And, you know, maybe the answer here is like Korea. Same situation exists in Korea with Samsung, right? Like North Korea is right there. I've been there. I've been to North Korea. Like I went to the DMZ. It's so weird. It's like an amusement park. Weird. It's super, super weird and bizarre.

Yeah, North Korea is right there. You know, maybe it's the same like China's right there, but this isn't actually going to happen. But I don't know. It feels in the last year like the risk of it actually happening has ratcheted up quite a bit. I think so. I mean, it's like globalization as a whole. It is in the best interest of everyone to continue to share resources, to continue to entangle everything until somebody decides that it's not and that we have a big problem.
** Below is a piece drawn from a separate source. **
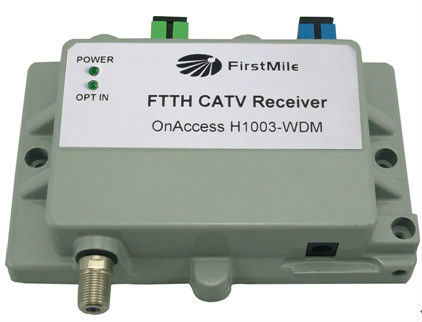 Analog TV/radio signals, and Digital Video Broadcasting (DVB) signals CATV Optical Receiver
Hopefully for lots of reasons, it just continues to be okay that TSMC is located on an island that is of disputed claim. Yeah. Maybe the best thing that could happen is... My carve out a while back was the book by the Harvard chair, the Harvard astrophysics department about Oumuamua that he postulates was an alien spaceship. Maybe if we discover that aliens are real, that's going to be the uniting force, you know?
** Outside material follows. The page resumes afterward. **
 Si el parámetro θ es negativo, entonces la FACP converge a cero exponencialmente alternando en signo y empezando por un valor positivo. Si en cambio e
all these conflicts seem pretty petty. Yeah. I wouldn't use that as an investment thesis, though. No. Okay, before we get into playbook and just hit some things that I think we missed during the narrative.

or at least didn't put a fine enough point on in the narrative, I have a what would have happened otherwise that I want to hit. We haven't done this in a while. No, we haven't. And I'll just read this as a direct quote from Bloomberg. And there were some awesome sources for this episode, all of which are linked in the show notes. In the mid-2000s, as Apple Inc. was preparing for the release of its new smartphone, Steve Jobs approached then-CEO of Intel, Ottolini.

about providing the chips for the iPhone. Intel already sold iPhone, the processors that ran on its Macs, but... We need to add video to Acquired so that everybody can see the look on my face right now. I'm just like, literally, I got like fists in the air. I'm so happy. And remember, Ottolini was the guy that... jobs brought out on stage during the Intel transition and they were burying the PowerPC to say, this is the future, this is the partnership. So, okay.

But Jobs made what Ottolini considered a lowball offer, and Apple awarded the contract to Samsung. It later began designing the chips itself, eventually outsourced production to TSMC, a contract manufacturer in Taiwan that had been founded, blah, blah, blah, blah. So what could have been? Apple went to Intel and said, do you want this contract? Because they were partners on the Mac. Totally. And apparently it was less about the fact that, I'm sorry, you want to use ARM? What?

No, we're the X86 company. And it was more about, we felt it was a lowball offer. Biggest strategic error of all time. All right, I'm going to postulate a playbook theme and I'm put forward as a post, more than a playbook theme. What's the...

You know, like in geometry, there's like laws that are proved, but then there's like postulates that are like, you can't prove them, but our fundamental understanding of the universe doesn't work if they don't work. Whatever that is, axioms, I don't know whatever it is. I'm going to put one of those out there. Please. Never.

make strategic decisions based on economics. This is a prime example. Like the number of, and we talk about this all the time on this show, VCs passing over valuation on something. Andreessen getting cold feet about a $300 million valuation on Uber. Yep. Right. This Intel move passing on being partnering with Apple. And maybe more specifically than economics.

Because, like, you could imagine that you would want to pass on this if Intel didn't get to be the upside from the deal. Assuming that the structure is right, then passing because a number is too low in the structure. Or Ford Motor Company not hiring Morris Chang over $1. You know, like, whatever. Like, it's just, ugh, humans are so...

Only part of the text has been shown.